Alors que le Yémen et la Syrie comptent parmi les théâtres de conflit les plus dangereux au monde pour les civils, Handicap International s’alarme de l’utilisation massive et sans contrôle de ces armes interdites dans ces pays: l’utilisation d’armes interdites est totalement inacceptable.

"La guerre ne justifie pas tout. Tout n’est pas permis. Il existe des règles internationales et la Convention d’Oslo en fait partie. Elle doit être respectée. La Convention d’Oslo, celle d’Ottawa qui interdit les mines antipersonnel, les Conventions de Genève nous préservent de la barbarie. Il est de la responsabilité de tous les Etats de faire en sorte que ces règles soient défendues et appliquées", s’exclame Petra Schroeter, directrice de Handicap International Suisse.

Handicap International appelle les belligérants - Etats et groupes armés non étatiques - à stopper immédiatement toute utilisation de sous-munitions. Elle appelle également les Etats à faire pression sur leurs alliés qui utilisent des sous-munitions afin que ceux-ci cessent de telles pratiques. Enfin, Handicap International appelle tous les Etats à respecter la Convention d’Oslo en cessant sans délai de vendre ou de transférer ces armes.

Au total, 24 Etats et trois territoires sont contaminés par les restes de sous-munitions dans le monde. L’utilisation nouvelle de sous-munitions au Soudan et en Ukraine jusqu’à début 2015, en Syrie et au Yémen jusqu’en 2016, a engendré une contamination accrue qui met en danger la vie de milliers de personnes à long terme. Handicap International appelle les Etats à soutenir les programmes d’éducation aux risques, de déminage et d’assistance aux victimes qui sont, pour ces pays et territoires, absolument nécessaires.

"Non aux bombardements des civils", signez notre pétition!

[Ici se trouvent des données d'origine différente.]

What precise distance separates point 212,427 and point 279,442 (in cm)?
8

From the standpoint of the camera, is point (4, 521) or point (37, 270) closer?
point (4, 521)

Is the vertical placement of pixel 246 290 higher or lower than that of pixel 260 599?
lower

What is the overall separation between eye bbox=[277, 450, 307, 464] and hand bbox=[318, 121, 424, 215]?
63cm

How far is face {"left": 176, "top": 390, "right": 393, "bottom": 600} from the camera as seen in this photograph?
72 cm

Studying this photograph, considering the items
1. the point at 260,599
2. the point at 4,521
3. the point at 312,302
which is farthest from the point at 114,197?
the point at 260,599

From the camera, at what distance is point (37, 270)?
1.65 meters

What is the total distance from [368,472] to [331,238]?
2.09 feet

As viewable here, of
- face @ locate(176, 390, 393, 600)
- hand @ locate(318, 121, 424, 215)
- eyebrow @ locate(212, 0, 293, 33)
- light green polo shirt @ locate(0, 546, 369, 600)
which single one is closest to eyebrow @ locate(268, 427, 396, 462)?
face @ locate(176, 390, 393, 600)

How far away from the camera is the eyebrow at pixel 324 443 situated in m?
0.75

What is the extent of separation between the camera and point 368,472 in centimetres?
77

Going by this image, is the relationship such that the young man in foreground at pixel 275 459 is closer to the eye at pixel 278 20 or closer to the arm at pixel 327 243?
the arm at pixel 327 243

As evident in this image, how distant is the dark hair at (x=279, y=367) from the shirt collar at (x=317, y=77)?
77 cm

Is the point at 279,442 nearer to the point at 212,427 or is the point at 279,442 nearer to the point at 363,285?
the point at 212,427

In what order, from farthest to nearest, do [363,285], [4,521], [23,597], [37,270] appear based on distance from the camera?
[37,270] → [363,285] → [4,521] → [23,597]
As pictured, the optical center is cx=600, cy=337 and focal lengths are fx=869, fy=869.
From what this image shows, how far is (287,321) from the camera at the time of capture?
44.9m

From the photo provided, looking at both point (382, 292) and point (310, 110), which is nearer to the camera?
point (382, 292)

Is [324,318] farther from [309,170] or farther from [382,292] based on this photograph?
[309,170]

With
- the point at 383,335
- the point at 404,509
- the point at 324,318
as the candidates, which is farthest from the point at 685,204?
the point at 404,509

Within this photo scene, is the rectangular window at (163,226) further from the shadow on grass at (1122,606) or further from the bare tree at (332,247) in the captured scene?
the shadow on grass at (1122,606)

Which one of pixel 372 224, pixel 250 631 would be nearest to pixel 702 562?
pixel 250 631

Les bombes à sous-munitions sont des armes composées d’un conteneur regroupant jusqu’à plusieurs centaines de mini-bombes appelées sous-munitions. Conçues pour être dispersées sur de larges surfaces, elles atteignent inévitablement des zones civiles. Jusqu’à 30% (voire 40%)  d’entre elles n’explosent pas à l’impact. Comme les mines antipersonnel, elles peuvent être déclenchées au moindre contact, tuant et mutilant pendant et après les conflits. En n’opérant aucune distinction entre personnes et biens civils et cibles militaires, les bombes à sous-munitions violent les règles du droit international humanitaire.

La Convention d’Oslo interdit l’utilisation, le stockage, le transfert, la production et la vente de sous-munitions a été ouverte à signature en décembre 2008. Actuellement, 119 pays sont signataires de cette convention.

A Genève, Broken Chair symbolise sa lutte contre les armes explosives et les violences infligées aux populations lors des conflits armés. Créé par Daniel Berset sur demande de Handicap International et installé face aux Nations unies, le monument est un défi adressé à la communauté internationale. Il lui rappelle ses obligations de respecter le Droit international humanitaire et de protéger les civils contre l’usage des armes explosives en zones peuplées.